— BEGIN PROVIDED RECORDS —
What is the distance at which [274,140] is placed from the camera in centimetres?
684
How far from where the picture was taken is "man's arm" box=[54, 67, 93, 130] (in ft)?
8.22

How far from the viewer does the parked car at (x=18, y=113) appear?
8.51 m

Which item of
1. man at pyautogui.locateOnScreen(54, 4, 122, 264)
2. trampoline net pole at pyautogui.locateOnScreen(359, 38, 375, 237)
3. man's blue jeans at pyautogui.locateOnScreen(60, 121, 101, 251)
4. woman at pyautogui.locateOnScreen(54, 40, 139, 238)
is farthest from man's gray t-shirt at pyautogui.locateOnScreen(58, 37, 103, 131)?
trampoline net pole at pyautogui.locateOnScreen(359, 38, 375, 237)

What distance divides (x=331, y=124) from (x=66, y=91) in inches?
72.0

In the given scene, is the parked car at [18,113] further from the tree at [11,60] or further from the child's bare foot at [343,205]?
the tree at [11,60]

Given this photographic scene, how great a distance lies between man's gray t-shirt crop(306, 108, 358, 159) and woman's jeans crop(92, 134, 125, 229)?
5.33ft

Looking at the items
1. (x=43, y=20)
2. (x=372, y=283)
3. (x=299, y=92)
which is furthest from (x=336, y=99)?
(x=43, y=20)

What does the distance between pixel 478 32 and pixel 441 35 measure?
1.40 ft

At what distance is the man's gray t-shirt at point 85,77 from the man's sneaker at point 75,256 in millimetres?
— END PROVIDED RECORDS —
# WHAT YOU SHOULD DO
Reproduce the rows from the line containing "How far from the" through the end of the rows, substituting "stationary car" for every occurrence of "parked car" and leaving all other text unchanged.

# COMPLETED EXERCISE
How far from the viewer does the stationary car at (x=18, y=113) appear?
8.51 m

Which item of
1. man at pyautogui.locateOnScreen(54, 4, 122, 264)
2. trampoline net pole at pyautogui.locateOnScreen(359, 38, 375, 237)
3. man's blue jeans at pyautogui.locateOnScreen(60, 121, 101, 251)
4. woman at pyautogui.locateOnScreen(54, 40, 139, 238)
is farthest from man's gray t-shirt at pyautogui.locateOnScreen(58, 37, 103, 131)?
trampoline net pole at pyautogui.locateOnScreen(359, 38, 375, 237)

What distance divides (x=331, y=124) from (x=66, y=91) in inches?
72.0

In the given scene, is the stationary car at [18,113] further from the tree at [11,60] or further from the child's bare foot at [343,205]?
the tree at [11,60]

Given this photographic scene, how great a distance lies between man's gray t-shirt crop(306, 108, 358, 159) and woman's jeans crop(92, 134, 125, 229)?
5.33ft

Looking at the items
1. (x=43, y=20)
2. (x=372, y=283)
3. (x=299, y=92)
which is furthest from (x=336, y=99)?
(x=43, y=20)

What does the distance between pixel 478 32 and pixel 441 35 measure?
1.40 ft

At what distance is the man's gray t-shirt at point 85,77 from the man's sneaker at point 75,256 in millimetres?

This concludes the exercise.